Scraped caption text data
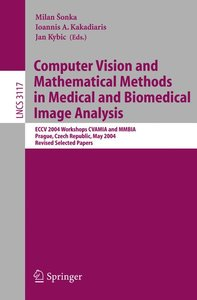 Computer Vision and Mathematical Methods in Medical and Biomedic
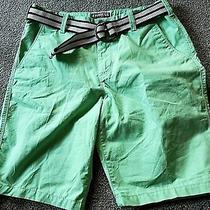 Women's Express New Green Classic Fit W/ Belt Bermuda Style Shorts Size 30 Photo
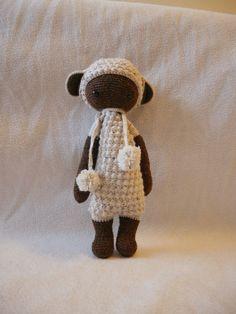 Doudou Lupo le Mouton Lalylala Peluche au crochet par LizBoutik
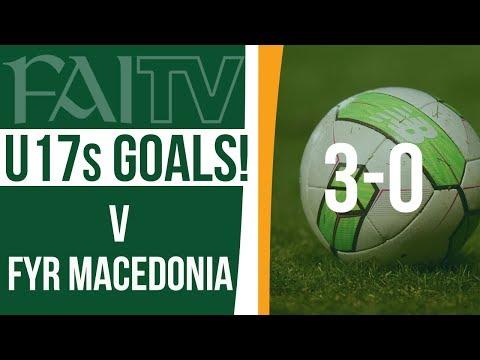 U17 GOALS: Republic of Ireland 3-0 FYR Macedonia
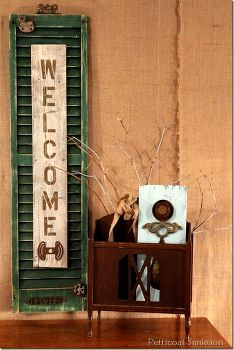 shutter welcome sign, crafts, Shutter Welcome Sign from reclaimed items Petticoat Junktion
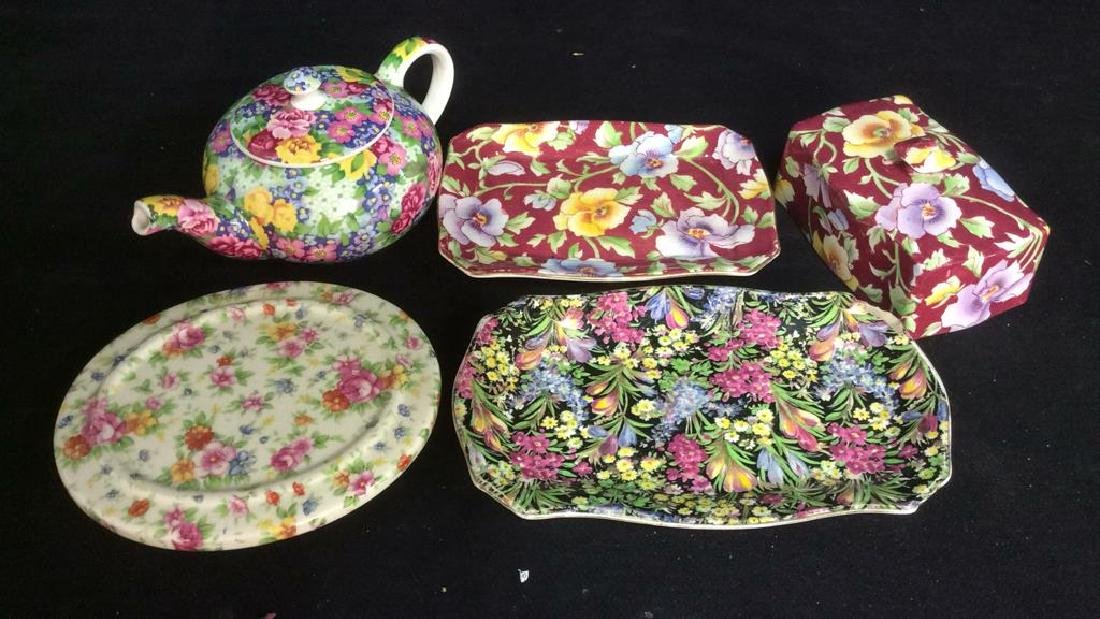 Group English Chintz Porcelain Tabletop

**EXERCISE BRIEF**
Would you return all the data exactly as given, minus the pictures?

**RESPONSE BOX**
 Computer Vision and Mathematical Methods in Medical and Biomedic
 Women's Express New Green Classic Fit W/ Belt Bermuda Style Shorts Size 30 Photo
 Doudou Lupo le Mouton Lalylala Peluche au crochet par LizBoutik
 U17 GOALS: Republic of Ireland 3-0 FYR Macedonia
 shutter welcome sign, crafts, Shutter Welcome Sign from reclaimed items Petticoat Junktion
 Group English Chintz Porcelain Tabletop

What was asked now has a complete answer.